Prove the function is nondecreasing Lets take: $A_1,...,A_n$ family of finite, nonempty sets. Define: $$f(t)=\sum_{k=1}^n\left( \sum_{1\le i_1<...<i_k\le n}(-1)^{k-1}t^{|A_{i_1} \cup ... \cup A_{i_k}|} \right)$$ for $t \in [0,1]$. Prove that $f$ is nondecreasing.
That is the problem from IMC (problem number 4: solutions), the presented solution uses probability theory and I would like to see more direct proof, yet I am not able to do that. I've tried to use induction (failed to succes) and computed the derivative which is $0$ at $0$ and $1$ but nothing elese came from that.

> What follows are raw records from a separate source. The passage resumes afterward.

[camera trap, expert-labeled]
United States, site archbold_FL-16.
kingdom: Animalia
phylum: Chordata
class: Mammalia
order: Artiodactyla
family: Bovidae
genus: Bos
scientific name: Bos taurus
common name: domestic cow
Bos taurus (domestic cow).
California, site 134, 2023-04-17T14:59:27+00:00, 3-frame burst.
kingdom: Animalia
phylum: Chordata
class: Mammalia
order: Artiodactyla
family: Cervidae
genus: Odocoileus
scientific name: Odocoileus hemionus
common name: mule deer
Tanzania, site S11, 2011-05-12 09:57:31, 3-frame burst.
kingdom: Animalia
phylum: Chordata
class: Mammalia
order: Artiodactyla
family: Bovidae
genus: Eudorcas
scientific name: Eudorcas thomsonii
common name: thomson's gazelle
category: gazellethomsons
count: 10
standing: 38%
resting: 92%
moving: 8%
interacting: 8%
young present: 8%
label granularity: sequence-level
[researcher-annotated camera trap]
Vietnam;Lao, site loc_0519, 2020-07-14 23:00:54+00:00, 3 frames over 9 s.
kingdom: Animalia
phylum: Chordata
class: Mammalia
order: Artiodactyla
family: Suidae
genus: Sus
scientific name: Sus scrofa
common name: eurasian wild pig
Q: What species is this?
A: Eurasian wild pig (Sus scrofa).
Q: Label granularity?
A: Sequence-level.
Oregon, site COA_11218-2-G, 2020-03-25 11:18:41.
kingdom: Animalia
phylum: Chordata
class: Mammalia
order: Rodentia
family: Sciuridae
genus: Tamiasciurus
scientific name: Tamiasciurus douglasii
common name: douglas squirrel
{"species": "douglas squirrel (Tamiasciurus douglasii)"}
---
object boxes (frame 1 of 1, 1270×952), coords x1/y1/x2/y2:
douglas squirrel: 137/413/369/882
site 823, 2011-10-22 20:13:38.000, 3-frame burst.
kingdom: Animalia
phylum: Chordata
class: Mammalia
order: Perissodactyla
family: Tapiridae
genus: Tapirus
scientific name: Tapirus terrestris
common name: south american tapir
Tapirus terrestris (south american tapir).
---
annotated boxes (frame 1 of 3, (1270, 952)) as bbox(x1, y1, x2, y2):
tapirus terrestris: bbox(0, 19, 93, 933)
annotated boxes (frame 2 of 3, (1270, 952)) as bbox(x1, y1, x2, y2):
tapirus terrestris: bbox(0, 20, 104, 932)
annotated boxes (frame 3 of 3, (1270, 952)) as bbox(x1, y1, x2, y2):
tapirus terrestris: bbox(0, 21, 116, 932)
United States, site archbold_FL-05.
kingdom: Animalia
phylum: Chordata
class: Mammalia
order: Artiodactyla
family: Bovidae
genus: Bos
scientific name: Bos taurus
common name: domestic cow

Do you have any sugesstions how to approache that problem without probability arguments?
 A: I can get rid of the explicit appeal to probability by showing combinatorially that $f\upharpoonright\big(\Bbb Q\cap(0,1]\big)$ is monotone non-decreasing and then extending the result to $f\upharpoonright[0,1]$ by continuity. Note, though, that at bottom it’s really the same basic argument.
Let $c$ be an integer greater than $1$, and let $g\le c$ be a positive integer. Let $A=\bigcup_{k=1}^nA_k$, and let $m=|A|$. For $k=1,\ldots,n$ let
$$\mathscr{A}_k(g,c)=\left\{f\in{^A[c]}:f[A_k]\subseteq[g]\right\}\;.$$
Suppose that $1\le i_1<i_2<\ldots<i_k\le n$ and $f\in{^A[c]}$; then $f\in\bigcap_{j=1}^k\mathscr{A}_{i_j}(g,c)$ if and only if $f\left[\bigcup_{j=1}^kA_{i_j}\right]\subseteq[g]$. Thus, 
$$\left|\bigcap_{j=1}^k\mathscr{A}_{i_j}(g,c)\right|=g^{\left|\bigcup_{j=1}^kA_{i_j}\right|}c^{m-\left|\bigcup_{j=1}^kA_{i_j}\right|}=c^m\left(\frac{g}c\right)^{\left|\bigcup_{j=1}^kA_{i_j}\right|}\;.$$
The inclusion-exclusion principle, whose use is suggested by the form of $f$, then says that
$$\begin{align*}
\left|\bigcup_{k=1}^n\mathscr{A}_k(g,c)\right|&=\sum_{k=1}^n\,\sum_{1\le i_1<i_2<\ldots<i_k\le n}(-1)^{k-1}\left|\bigcap_{j=1}^k\mathscr{A}_{i_j}(g,c)\right|\\\\
&=c^m\sum_{k=1}^n\,\sum_{1\le i_1<i_2<\ldots<i_k\le n}(-1)^{k-1}\left(\frac{g}c\right)^{\left|\bigcup_{j=1}^kA_{i_j}\right|}\\\\
&=c^mf\left(\frac{g}c\right)
\end{align*}$$
and hence that
$$c^{-m}\left|\bigcup_{k=1}^n\mathscr{A}_k(g,c)\right|=f\left(\frac{g}c\right)\;.$$
Thus, $f\left(\frac{g}c\right)$ is the fraction of functions from $A$ to $[c]$ that are in $\bigcup_{k=1}^n\mathscr{A}_k(g,c)$.
Let $q_0,q_1\in\Bbb Q\cap(0,1]$ with $q_0\le q_1$. Then there are $g_0,g_1,c\in\Bbb Z^+$ such that $q_i=\frac{g_i}c$ for $i=0,1$. Clearly $g_0\le g_1$, so $\bigcup_{k=1}^n\mathscr{A}_k(g_0,c)\subseteq\bigcup_{k=1}^n\mathscr{A}_k(g_1,c)$, and therefore $f\left(\frac{g_0}c\right)\le f\left(\frac{g_1}c\right)$. Thus, $f\upharpoonright\big(\Bbb Q\cap(0,1]\big)$ is monotone non-decreasing.
Finally observe that $f(t)$ is a polynomial in $t$ and therefore continuous, so $f$ must be monotone non-decreasing on $[0,1]$.